According to Michal Zdobinský, editor-in-chief of the Army Technical Magazine (ATM), kamikaze drones offer a unique combination of guided missile capabilities and reconnaissance drone functions. Their silent and low-speed characteristics make them difficult to detect by radar, allowing them to circle over a target and strike at the opportune moment. Smaller drones can be easily controlled by a single soldier, who can carry the launcher and drone on their back. However, larger drones require advanced transportation technology to reach their destination.

The concept of standby munitions has been in use by various armies for several years, but it garnered increased attention during the 2020 Nagorno-Karabakh war, when Azerbaijan effectively used them to neutralize Armenian air defenses. Presently, kamikaze drones are playing a significant role in the ongoing conflict in Ukraine, with both sides employing them strategically.
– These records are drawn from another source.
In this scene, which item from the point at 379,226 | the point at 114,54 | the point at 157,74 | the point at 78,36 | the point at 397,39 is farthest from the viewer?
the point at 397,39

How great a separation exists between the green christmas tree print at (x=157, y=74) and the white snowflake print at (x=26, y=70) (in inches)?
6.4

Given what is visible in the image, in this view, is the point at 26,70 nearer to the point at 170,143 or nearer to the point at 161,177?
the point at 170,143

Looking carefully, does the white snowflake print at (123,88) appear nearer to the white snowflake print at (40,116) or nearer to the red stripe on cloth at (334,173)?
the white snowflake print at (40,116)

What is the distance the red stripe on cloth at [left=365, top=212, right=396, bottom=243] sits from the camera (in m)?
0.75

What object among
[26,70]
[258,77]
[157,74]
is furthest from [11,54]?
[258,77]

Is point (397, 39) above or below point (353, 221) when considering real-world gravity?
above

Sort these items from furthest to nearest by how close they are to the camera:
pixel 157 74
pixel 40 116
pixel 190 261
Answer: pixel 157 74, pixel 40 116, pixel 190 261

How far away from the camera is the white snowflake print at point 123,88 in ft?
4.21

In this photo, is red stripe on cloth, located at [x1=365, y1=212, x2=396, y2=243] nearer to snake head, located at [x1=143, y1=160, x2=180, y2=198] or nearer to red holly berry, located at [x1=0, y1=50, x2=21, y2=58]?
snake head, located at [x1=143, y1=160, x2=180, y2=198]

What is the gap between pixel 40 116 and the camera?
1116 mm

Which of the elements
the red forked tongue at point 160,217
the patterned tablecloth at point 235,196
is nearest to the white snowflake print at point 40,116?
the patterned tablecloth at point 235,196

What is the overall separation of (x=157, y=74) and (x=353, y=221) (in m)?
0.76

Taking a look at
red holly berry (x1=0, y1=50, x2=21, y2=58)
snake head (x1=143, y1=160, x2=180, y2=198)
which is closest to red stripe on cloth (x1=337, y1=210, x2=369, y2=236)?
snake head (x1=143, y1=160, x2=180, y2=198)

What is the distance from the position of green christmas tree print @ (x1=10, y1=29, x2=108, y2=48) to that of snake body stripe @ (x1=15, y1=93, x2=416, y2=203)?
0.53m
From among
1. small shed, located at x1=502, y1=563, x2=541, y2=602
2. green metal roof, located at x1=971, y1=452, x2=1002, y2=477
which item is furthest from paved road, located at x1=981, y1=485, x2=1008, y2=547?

The Ukrainians have been using small Switchblade 300 drones supplied by the United States, while the Russians have utilized their own Lancet drones and Iranian Shahid 136 machines. The latter have caused considerable damage to Ukraine’s air defenses, catching them off guard due to their estimated combat range of 1,000 kilometers.

The Czech military had previously considered purchasing three larger Heron 1 combat drones from Israel, but their focus shifted to acquiring 200 smaller drones due to the success of such unmanned vehicles in the Ukrainian conflict. The army currently operates several dozen smaller drones, including Scan Eagle drones, Dragonfly A quadcopters, and American Raven and Puma drones.

The decision to prioritize smaller drones is attributed to their usefulness in direct combat situations, as they can provide commanders with real-time battlefield situational awareness without the need for extensive deployment or coordination from higher-ups. Petr Čeklovský, an intelligence specialist with the Czech army, stressed the ease of use and rapid deployment capabilities of micro and mini drones, comparing their utility to that of binoculars for a commander.